▶ [Goal of the exercise] Only the lines of the data holding the string "glycosylated" need to be returned.
━━━ Exercise inputs
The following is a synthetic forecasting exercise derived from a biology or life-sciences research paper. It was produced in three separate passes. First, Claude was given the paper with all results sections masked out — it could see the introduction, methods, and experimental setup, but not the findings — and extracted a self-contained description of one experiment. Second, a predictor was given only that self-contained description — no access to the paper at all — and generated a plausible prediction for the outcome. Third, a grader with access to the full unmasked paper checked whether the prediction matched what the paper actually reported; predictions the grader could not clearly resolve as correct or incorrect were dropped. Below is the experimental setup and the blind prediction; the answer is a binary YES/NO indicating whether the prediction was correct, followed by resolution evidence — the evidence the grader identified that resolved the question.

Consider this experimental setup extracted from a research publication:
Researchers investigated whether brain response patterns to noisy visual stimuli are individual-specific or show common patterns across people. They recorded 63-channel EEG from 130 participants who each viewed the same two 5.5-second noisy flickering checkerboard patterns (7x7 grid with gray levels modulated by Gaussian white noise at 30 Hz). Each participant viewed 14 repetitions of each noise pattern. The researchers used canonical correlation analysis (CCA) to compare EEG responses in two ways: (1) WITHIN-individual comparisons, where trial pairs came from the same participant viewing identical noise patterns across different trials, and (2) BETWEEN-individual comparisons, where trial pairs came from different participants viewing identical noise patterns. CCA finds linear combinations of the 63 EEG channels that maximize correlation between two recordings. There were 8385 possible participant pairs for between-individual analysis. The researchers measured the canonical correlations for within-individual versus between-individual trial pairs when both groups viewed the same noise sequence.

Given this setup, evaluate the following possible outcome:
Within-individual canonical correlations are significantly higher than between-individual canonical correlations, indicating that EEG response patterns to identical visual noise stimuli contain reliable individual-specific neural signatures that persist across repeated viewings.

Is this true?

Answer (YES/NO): YES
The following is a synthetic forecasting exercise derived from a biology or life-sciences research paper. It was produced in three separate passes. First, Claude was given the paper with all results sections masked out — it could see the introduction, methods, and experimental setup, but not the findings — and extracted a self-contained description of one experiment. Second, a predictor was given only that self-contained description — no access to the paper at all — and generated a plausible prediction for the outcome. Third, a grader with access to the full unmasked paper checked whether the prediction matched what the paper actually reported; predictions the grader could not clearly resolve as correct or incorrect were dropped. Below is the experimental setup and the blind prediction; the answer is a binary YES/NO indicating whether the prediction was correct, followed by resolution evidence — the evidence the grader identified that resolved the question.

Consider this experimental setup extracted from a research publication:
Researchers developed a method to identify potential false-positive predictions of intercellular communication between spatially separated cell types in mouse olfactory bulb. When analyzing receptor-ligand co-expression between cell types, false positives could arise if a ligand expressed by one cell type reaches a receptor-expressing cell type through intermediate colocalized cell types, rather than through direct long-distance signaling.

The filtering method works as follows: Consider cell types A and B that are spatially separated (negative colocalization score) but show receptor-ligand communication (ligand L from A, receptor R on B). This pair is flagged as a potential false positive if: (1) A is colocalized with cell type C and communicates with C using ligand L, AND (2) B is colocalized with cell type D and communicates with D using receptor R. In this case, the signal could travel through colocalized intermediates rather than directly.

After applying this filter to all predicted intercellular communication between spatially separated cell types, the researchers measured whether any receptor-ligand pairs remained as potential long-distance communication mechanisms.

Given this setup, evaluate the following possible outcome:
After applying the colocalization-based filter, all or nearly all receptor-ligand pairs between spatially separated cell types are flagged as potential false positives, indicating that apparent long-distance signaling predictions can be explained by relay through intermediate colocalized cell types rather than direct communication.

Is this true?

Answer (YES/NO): NO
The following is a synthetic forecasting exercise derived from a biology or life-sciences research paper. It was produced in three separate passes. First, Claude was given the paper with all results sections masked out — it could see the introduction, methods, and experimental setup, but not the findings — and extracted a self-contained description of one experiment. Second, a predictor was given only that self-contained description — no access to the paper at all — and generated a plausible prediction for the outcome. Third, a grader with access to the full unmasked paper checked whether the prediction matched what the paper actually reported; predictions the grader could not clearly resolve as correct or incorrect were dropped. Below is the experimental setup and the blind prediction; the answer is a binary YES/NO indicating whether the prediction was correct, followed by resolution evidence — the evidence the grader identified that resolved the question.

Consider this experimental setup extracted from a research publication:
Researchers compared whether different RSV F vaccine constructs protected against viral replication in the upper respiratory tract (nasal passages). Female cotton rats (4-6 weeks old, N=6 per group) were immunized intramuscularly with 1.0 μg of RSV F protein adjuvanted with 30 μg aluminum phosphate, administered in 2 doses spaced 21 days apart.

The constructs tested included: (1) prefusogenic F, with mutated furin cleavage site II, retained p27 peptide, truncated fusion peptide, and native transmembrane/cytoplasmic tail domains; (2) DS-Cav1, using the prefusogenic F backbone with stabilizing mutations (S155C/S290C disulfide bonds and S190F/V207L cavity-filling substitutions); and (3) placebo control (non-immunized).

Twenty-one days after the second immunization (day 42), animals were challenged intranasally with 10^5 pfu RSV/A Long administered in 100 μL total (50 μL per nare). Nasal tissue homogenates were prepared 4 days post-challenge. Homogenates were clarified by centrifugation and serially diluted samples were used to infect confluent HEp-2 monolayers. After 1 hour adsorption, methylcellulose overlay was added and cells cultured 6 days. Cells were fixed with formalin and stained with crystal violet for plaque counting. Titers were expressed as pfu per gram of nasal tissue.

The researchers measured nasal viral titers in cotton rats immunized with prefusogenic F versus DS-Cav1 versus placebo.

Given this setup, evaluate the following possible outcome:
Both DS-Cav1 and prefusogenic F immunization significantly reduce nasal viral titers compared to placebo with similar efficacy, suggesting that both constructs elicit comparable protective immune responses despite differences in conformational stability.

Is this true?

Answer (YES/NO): NO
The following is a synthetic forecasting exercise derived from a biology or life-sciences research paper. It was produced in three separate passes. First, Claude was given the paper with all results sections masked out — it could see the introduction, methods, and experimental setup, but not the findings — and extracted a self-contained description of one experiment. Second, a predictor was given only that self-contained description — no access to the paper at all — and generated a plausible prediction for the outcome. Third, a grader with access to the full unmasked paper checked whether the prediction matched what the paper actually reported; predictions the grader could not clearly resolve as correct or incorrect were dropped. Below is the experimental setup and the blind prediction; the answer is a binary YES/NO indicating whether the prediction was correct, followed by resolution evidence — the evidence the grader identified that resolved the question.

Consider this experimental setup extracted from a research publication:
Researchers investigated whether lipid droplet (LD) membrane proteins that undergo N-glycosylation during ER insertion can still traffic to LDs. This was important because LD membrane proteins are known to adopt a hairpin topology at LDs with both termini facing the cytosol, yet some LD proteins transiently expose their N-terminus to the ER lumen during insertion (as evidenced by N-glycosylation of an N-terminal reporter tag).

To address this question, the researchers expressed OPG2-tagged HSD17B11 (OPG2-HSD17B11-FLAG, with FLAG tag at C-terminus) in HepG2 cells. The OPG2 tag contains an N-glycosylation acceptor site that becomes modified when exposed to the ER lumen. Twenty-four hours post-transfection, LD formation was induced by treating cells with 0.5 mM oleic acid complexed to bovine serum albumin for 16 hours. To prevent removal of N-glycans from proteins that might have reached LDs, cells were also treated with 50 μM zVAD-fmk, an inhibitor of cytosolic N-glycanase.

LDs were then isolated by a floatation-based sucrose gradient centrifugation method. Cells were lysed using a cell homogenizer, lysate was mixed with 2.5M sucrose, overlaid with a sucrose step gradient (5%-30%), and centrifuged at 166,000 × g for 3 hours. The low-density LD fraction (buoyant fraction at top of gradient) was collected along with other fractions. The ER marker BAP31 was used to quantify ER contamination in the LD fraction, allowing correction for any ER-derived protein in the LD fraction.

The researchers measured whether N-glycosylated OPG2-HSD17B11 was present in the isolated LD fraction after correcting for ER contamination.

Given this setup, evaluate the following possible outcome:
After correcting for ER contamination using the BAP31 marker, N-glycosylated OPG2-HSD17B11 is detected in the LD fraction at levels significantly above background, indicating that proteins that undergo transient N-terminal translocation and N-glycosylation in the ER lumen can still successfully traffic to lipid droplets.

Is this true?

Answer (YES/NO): YES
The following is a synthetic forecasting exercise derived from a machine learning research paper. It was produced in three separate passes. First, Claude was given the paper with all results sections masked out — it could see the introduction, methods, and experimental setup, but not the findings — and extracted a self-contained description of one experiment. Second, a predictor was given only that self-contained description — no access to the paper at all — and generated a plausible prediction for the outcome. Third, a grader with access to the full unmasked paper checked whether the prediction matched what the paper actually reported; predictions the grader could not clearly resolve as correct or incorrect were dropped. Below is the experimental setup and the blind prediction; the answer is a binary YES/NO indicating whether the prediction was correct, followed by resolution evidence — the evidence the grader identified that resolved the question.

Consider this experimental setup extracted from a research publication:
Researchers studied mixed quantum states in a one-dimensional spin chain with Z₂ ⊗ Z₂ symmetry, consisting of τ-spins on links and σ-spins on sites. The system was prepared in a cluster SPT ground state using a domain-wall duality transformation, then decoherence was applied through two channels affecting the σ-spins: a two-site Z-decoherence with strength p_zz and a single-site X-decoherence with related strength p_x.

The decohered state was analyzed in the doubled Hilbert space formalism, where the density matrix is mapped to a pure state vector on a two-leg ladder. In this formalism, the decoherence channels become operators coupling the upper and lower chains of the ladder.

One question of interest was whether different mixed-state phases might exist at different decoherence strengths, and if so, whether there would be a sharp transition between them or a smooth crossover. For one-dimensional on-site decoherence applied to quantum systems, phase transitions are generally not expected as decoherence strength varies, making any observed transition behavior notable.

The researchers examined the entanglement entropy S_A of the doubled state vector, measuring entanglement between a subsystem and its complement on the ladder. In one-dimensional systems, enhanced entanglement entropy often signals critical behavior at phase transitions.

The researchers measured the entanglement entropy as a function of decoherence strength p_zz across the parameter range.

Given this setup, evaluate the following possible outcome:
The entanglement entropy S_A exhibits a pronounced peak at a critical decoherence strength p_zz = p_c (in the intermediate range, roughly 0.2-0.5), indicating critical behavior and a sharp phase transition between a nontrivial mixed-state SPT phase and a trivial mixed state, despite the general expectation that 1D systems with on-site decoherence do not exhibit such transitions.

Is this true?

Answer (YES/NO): NO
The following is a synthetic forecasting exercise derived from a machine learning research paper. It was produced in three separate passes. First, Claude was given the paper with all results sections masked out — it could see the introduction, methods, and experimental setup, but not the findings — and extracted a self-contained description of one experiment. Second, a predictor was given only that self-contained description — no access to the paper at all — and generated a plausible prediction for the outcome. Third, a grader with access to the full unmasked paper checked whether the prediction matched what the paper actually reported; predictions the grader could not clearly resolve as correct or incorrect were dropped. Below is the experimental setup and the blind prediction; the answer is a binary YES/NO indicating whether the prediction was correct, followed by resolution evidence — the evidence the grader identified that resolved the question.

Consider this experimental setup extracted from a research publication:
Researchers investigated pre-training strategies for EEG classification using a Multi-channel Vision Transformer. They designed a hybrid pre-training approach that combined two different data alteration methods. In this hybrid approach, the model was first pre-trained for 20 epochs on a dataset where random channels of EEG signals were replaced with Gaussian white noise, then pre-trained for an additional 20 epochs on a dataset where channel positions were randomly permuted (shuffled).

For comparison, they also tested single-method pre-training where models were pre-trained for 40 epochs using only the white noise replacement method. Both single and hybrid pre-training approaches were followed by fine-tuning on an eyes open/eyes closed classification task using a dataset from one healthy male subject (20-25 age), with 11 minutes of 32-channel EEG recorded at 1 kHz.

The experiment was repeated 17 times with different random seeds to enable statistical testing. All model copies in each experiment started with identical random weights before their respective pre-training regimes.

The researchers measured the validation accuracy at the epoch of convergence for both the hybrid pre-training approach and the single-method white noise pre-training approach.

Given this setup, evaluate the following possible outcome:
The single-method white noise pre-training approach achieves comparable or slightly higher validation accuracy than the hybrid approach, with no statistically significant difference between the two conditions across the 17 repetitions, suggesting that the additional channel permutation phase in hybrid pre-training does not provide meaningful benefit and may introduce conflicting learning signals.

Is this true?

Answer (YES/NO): NO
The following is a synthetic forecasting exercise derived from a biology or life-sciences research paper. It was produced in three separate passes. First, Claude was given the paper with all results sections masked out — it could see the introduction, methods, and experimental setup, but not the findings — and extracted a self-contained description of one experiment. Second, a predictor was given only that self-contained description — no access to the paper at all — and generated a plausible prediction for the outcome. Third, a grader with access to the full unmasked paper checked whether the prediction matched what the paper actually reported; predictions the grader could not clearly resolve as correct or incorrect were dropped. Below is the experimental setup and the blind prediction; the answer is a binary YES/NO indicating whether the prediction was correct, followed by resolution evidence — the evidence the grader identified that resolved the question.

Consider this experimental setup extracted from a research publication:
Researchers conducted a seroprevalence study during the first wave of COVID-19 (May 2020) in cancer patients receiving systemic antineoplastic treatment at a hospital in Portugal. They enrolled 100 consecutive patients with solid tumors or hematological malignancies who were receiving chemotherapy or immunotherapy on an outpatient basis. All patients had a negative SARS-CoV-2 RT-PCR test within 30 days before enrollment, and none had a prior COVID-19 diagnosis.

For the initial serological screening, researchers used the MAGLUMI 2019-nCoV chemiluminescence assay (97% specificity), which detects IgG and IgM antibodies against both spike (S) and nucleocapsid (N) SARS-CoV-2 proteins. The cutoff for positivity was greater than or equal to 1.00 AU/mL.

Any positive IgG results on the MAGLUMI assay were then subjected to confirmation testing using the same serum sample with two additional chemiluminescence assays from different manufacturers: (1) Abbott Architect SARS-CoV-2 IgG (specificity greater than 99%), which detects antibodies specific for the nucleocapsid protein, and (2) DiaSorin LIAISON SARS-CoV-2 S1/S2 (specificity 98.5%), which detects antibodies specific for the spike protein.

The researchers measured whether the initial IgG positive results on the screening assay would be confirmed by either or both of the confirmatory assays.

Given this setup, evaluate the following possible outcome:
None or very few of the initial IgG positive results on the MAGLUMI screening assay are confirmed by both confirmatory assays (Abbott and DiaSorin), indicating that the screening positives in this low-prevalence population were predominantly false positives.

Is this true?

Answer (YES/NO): YES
━━━━━━
▶ [Output for this task]
The researchers measured whether N-glycosylated OPG2-HSD17B11 was present in the isolated LD fraction after correcting for ER contamination.
After correcting for ER contamination using the BAP31 marker, N-glycosylated OPG2-HSD17B11 is detected in the LD fraction at levels significantly above background, indicating that proteins that undergo transient N-terminal translocation and N-glycosylation in the ER lumen can still successfully traffic to lipid droplets.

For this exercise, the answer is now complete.